Another award season has wrapped up for the year, leaving us to reflect on some of our favourite, and some of the more dire, cinematic moments of the past twelve months. As menswear enthusiasts, we pay particularly close attention to movie wardrobes, and given our interests, a special eye is cast over historical film productions.
Running the costume department for a period piece of film can be a tricky affair. You need to perform a balancing act of sorts: Firstly you need to portray historical accuracy. This needs to be tempered however with an audience’s preconceptions for clothing of the time which often fixate on the broader strokes of the decade in question. All the while you need to be trying to tell a particular character’s story via their sartorial choices.
Of particular note to us this year was Christopher Nolan’s Oppenheimer, the deserved winner of the Best Picture at the 2024 Academy Awards. It also racked up another six of the thirteen Oscars it was in the running for, yet unfortunately losing out for Best Costume Design to Yorgos Lanthimos’s surreal Poor Things. We were still very taken with designer Ellen Mirojnick’s sartorial vision for the American 1930s and 40s that she was tasked with recreating for the titular biopic.

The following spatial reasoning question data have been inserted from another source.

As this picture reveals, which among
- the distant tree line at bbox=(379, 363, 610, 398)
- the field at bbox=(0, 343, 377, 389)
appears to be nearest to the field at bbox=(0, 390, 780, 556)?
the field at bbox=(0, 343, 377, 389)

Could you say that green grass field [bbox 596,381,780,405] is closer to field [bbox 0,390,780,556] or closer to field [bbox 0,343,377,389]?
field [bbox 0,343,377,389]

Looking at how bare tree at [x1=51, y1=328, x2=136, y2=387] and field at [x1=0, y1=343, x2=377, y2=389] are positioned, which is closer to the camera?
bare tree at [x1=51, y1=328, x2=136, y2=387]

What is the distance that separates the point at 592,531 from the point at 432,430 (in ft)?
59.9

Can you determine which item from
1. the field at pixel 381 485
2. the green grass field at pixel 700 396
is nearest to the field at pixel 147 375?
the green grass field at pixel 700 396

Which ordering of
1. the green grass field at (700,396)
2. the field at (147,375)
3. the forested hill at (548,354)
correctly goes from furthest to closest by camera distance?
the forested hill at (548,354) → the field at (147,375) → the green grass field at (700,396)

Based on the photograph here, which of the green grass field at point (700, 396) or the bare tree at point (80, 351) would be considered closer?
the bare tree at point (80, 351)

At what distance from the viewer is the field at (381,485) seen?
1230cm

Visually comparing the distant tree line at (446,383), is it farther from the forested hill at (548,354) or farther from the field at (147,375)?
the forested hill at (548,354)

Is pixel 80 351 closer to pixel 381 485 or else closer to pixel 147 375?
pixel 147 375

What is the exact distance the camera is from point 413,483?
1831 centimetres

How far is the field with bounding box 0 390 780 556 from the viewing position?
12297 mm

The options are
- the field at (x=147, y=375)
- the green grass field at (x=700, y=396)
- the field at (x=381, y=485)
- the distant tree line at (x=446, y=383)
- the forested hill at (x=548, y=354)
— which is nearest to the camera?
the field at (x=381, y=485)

Mirojnick is an Emmy decorated industry veteran; starting work in the 1980s. Of early note was her “Greed Is Good’ creation of Gordon Gekko in 1987’s Wall Street - the gold standard of 80s power dressing. Michael Douglas’s slick backed hair, Albert Thurston braces and pinstripe suits becoming the de facto time capsule for yuppified boardroom machismo.
It is his time as a recruit of the top secret Manhattan Project, and in particular, his tenure as director of the Los Alamos Laboratory in New Mexico which really piqued our interest. Here, he abandons the tweed and flannel of academia for a uniform more suited to his stature, his environment and the task at hand. With a certain amount of independence away from the coastal centres of power, his wardrobe reflects well the desert and big skies around him.
His brown and sand coloured suiting of calvary twill is cut in time-appropriate large and drapey fit, with “Hollywood Top belt loops”, wide lapels, extended shoulder and a generous silhouette. Those subdued hues are paired with a sky blue spear collar shirt and plain chocolate brown tie. On his head a distinctive telescopic crown wide brimmed hat recalls the contemporary headwear of similarly desert dwelling Frank Lloyd Wright.
Ellen Mirojnick commented to Vox Magazine, “There’s an elegance, an empowerment and a strength about who that man has become as he walks out of this office in the totality of this outfit… A rock star is born.”
Perhaps the only real piece of flash to the ensemble, and certainly the focal point of the look, is Oppenheimer’s belt buckle. On a plain brown thin belt sits a rectangular silver belt buckle with what appears to be Navajo style engraving around a central turquoise lozenge. The perfect rounding out of the outfit, it places the character squarely in both his geographical location and a more metaphorical place: on the frontier of the American West and somewhere of historical and cultural importance.
We immediately were put in mind of some of our own pieces from the Bryceland’s collection; our ready-to-wear and made-to-order creations from California’s Wellema Hats. Our signature made-to-order suiting block and belt looped Winston trousers from WW Chan. Our range of plain ties from Florence’s Sevenfold. And most especially, the turquoise & western jewellery and accessories exclusively made for us by Red Rabbit Trading from Texas, who kindly supply us with a range of silver and turquoise belt buckles in a similarly singular and elegant style.
Mike's hand-tooled process for our buckle is worked off of a vintage example we have, most probably made in the 1960's mimicking an older style, very similar to that of Oppenheimer's. Though the original Oppenheimer buckle was just hand-tooled silver, lacking a turquoise cabochon, working with Mike, it would have been remiss not to include a stone as the focal point. Each buckle has a unique stone set in the centre, ranging from darker green matrix stones, to clear blue un-mottled stones.